# Задания
#1 Перепечатайте отрывок статьи о дипломатии, начиная со слов «Профессор кафедры международных» и далее до слов «общение, а зачем.» включительно.
#2 По статье о дипломатии объясните, почему ключевым оказывается вопрос не «как» происходит международное общение, а «зачем». Ответьте в одном–трех предложениях.

# Фрагмент текста
::::

01.04.2022
Эмпатия – лучшая стратегия
№2 2022 Март/Апрель
DOI: 10.31278/1810-6439-2022-20-2-132-139
Иван Сафранчук

Профессор кафедры международных отношений и внешней политики России, директор Центра евроазиатских исследований ИМИ МГИМО МИД России.

Для цитирования:
Сафранчук И.А. Эмпатия – лучшая стратегия // Россия в глобальной политике. 2022. Т. 20. No. 2. С. 132-139.

Исторически первооснова дипломатии – представительство одного суверена перед другим и необходимая для этого коммуникация. Дипломатия как практика имеет богатую традицию. Две важнейшие её составляющие: привилегия быть принятым сувереном и безопасность – естественным образом трансформировались в высокий статус посла.

В эпоху Ренессанса дипломатические представительства стали постоянными в Европе, потом такая практика распространилась на весь мир, расширялась правовая основа дипломатической деятельности. Однако дипломатия – не только практика, но и функция. И здесь ключевым является вопрос не как происходит международное общение, а зачем.

::::

# Исходные материалы
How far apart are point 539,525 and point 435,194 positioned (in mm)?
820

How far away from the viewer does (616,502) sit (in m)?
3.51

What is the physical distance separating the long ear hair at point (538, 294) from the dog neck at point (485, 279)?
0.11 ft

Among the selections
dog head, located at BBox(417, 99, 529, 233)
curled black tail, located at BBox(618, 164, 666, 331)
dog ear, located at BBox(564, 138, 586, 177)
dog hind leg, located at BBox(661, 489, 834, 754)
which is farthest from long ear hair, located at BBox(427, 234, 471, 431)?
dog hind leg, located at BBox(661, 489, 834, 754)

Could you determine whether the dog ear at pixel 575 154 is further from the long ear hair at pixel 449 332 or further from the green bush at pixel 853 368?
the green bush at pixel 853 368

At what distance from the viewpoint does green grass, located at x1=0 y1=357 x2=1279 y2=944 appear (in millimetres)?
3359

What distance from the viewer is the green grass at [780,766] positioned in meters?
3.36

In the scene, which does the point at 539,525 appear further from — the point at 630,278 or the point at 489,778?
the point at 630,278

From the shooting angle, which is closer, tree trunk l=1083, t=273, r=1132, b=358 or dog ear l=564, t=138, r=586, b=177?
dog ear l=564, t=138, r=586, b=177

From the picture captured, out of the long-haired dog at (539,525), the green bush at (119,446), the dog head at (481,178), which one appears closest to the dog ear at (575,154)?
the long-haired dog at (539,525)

::::

# Ответы
#1
Профессор кафедры международных отношений и внешней политики России, директор Центра евроазиатских исследований ИМИ МГИМО МИД России.

Для цитирования:
Сафранчук И.А. Эмпатия – лучшая стратегия // Россия в глобальной политике. 2022. Т. 20. No. 2. С. 132-139.

Исторически первооснова дипломатии – представительство одного суверена перед другим и необходимая для этого коммуникация. Дипломатия как практика имеет богатую традицию. Две важнейшие её составляющие: привилегия быть принятым сувереном и безопасность – естественным образом трансформировались в высокий статус посла.

В эпоху Ренессанса дипломатические представительства стали постоянными в Европе, потом такая практика распространилась на весь мир, расширялась правовая основа дипломатической деятельности. Однако дипломатия – не только практика, но и функция. И здесь ключевым является вопрос не как происходит международное общение, а зачем.

#2 Дипломатия не только практика, но и функция. Если рассматривать ее как функцию, главным становится вопрос, зачем происходит международное общение, а не как оно происходит.